文章目录
- 引言
- Elasticsearch检索方式概述
- 两种检索方式介绍
- 方式一:通过REST request uri发送搜索参数
- 方式二:通过REST request body发送搜索参数
- (1)基本语法格式
- (2)返回部分字段
- (3)match匹配查询
- (4) match_phrase [短句匹配]
- (5)multi_math【多字段匹配】
引言
在大数据时代,高效的数据检索能力是众多应用系统的关键需求。Elasticsearch作为一款强大的开源分布式搜索和分析引擎,提供了两种基本的检索方式,帮助开发者从海量数据中精准获取所需信息。这两种检索方式各有特点,适用于不同的业务场景和查询需求。

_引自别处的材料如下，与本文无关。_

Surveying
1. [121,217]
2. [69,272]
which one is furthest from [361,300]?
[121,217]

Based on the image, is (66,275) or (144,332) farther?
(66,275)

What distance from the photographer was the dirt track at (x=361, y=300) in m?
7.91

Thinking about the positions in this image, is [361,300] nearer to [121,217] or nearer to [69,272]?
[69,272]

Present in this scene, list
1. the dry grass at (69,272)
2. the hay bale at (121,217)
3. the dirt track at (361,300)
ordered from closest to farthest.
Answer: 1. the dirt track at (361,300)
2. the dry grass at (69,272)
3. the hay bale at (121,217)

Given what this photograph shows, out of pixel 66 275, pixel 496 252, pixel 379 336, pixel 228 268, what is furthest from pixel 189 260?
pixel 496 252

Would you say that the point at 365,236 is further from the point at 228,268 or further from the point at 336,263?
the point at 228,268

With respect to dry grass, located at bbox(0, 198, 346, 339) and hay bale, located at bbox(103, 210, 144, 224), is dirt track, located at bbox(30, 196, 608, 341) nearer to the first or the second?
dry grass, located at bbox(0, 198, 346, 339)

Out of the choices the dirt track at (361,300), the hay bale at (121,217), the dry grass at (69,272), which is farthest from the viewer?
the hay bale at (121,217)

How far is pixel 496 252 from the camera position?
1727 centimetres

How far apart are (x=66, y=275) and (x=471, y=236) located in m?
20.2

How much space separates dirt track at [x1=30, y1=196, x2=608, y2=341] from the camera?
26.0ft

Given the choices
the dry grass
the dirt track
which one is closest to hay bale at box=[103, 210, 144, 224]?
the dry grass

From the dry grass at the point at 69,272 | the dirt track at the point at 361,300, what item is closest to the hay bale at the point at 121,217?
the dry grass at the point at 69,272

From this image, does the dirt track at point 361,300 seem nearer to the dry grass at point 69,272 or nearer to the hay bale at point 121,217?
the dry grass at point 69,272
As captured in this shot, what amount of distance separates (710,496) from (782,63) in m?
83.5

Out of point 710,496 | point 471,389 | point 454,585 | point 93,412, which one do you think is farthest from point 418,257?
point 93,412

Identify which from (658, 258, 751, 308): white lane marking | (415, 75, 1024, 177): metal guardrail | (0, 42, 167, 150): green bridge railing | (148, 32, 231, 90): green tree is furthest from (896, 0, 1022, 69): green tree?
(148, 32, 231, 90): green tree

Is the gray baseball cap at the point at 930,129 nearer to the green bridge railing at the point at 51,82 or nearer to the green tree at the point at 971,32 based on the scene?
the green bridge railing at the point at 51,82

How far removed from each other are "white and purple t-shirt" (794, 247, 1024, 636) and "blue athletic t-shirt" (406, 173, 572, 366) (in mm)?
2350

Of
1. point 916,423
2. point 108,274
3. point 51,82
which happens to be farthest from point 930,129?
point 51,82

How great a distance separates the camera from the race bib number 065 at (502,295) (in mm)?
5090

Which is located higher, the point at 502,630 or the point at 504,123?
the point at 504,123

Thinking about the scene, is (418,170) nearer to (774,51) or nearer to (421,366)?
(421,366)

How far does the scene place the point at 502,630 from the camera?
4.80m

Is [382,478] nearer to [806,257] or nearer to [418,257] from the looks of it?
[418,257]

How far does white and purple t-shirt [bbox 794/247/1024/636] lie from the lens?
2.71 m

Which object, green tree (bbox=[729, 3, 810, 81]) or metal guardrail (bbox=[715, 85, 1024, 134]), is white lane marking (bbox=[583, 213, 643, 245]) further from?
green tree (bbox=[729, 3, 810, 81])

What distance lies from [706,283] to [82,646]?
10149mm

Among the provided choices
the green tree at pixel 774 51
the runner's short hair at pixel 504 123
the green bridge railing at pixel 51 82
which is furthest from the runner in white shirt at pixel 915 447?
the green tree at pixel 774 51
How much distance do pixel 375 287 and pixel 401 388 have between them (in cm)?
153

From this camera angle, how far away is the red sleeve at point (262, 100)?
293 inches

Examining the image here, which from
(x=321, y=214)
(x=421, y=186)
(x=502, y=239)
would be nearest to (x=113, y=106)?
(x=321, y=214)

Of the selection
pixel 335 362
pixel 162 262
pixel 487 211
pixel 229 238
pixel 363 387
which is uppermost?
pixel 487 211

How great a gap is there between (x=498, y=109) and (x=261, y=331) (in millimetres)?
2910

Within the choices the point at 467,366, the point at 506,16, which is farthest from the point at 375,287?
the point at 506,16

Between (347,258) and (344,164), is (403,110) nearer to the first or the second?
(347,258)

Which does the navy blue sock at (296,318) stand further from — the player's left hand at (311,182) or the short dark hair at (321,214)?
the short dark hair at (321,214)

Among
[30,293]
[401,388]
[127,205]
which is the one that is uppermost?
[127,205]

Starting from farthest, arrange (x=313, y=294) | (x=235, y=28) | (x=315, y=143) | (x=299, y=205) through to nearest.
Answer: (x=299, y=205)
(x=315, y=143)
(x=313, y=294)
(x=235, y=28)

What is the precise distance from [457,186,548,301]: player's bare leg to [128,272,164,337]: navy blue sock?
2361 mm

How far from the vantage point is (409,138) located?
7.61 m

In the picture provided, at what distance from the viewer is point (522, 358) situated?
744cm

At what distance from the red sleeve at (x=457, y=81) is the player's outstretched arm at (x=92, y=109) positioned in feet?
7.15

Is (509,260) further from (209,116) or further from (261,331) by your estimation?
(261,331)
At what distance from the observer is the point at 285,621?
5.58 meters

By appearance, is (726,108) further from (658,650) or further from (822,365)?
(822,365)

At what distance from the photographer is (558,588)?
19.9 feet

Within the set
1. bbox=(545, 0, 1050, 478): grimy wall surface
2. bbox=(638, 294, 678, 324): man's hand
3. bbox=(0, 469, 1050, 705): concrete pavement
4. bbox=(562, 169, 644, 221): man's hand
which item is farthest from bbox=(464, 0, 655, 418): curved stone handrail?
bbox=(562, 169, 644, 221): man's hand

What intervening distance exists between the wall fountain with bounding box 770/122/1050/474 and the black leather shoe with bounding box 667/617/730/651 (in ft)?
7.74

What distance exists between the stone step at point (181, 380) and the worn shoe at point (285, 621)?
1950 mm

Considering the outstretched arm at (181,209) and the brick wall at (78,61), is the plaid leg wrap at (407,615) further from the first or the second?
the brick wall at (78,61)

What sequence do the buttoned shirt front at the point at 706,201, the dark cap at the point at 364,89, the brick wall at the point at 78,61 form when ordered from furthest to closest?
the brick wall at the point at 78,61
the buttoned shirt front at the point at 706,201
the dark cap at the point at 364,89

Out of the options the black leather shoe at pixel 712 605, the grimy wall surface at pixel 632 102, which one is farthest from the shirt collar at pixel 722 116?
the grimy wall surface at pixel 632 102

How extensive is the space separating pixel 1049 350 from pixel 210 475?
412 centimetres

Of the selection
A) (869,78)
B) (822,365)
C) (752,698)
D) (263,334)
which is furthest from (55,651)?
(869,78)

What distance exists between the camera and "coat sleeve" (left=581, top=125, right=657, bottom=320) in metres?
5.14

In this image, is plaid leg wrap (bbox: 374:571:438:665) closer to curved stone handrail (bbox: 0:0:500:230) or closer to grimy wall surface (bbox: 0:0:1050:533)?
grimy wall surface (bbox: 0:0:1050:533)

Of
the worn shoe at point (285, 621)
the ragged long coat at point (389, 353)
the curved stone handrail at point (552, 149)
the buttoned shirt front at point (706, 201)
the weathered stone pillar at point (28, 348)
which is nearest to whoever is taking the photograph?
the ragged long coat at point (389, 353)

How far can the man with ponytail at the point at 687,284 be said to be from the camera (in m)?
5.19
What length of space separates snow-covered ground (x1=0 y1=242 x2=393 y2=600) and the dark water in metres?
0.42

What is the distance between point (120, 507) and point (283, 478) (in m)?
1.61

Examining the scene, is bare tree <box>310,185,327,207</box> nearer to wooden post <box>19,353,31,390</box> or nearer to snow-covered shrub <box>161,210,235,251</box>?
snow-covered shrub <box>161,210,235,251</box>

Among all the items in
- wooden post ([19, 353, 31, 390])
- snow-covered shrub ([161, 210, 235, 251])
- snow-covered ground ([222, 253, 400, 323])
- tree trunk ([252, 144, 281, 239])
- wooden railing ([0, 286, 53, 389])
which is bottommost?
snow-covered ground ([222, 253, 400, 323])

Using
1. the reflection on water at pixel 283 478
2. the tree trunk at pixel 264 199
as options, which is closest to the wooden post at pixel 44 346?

本文将深入探讨这两种检索方式,并通过丰富的示例和详细的解释,帮助读者全面掌握Elasticsearch的检索技巧。
数据准备:数据JSON
Elasticsearch检索方式概述
两种检索方式介绍
Elasticsearch支持通过REST request uri发送搜索参数和通过REST request body发送搜索参数这两种基本检索方式。理解这两种方式的差异和适用场景,是高效使用Elasticsearch的基础。
方式一:通过REST request uri发送搜索参数
- 原理:将搜索参数以查询字符串的形式直接附加在URI后面,传递给Elasticsearch服务器。这种方式简单直观,适用于简单的搜索场景。
- 示例:
GET bank/_search?q=*&sort=account_number:asc
- 参数解释:
q=*
:q
代表查询条件,*
是通配符,表示查询所有文档。sort=account_number:asc
:sort
用于指定排序规则,这里表示按照account_number
字段进行升序排列,asc
表示升序,desc
表示降序。
- 返回结果分析:
{"took" : 235,"timed_out" : false,"_shards" : {"total" : 1,"successful" : 1,"skipped" : 0,"failed" : 0},"hits" : {"total" : {"value" : 1000,"relation" : "eq"},"max_score" : null,"hits" : [{"_index" : "bank","_type" : "account","_id" : "0","_score" : null,"_source" : {"account_number" : 0,"balance" : 16623,"firstname" : "Bradshaw","lastname" : "Mckenzie","age" : 29,"gender" : "F","address" : "244 Columbus Place","employer" : "Euron","email" : "bradshawmckenzie@euron.com","city" : "Hobucken","state" : "CO"},"sort" : [0]},// 此处省略其他文档数据]}
}
- `took`:表示Elasticsearch执行查询所花费的时间,单位为毫秒,这里是235毫秒,反映了查询的执行效率。
- `timed_out`:表示搜索请求是否超时,`false`表示未超时,说明查询在规定时间内顺利完成。
- `_shards`:包含搜索的分片信息,`total`表示总分片数,`successful`表示成功搜索的分片数,`skipped`表示跳过的分片数,`failed`表示搜索失败的分片数。这里总分片数为1,且成功搜索了1个分片,说明搜索过程顺利。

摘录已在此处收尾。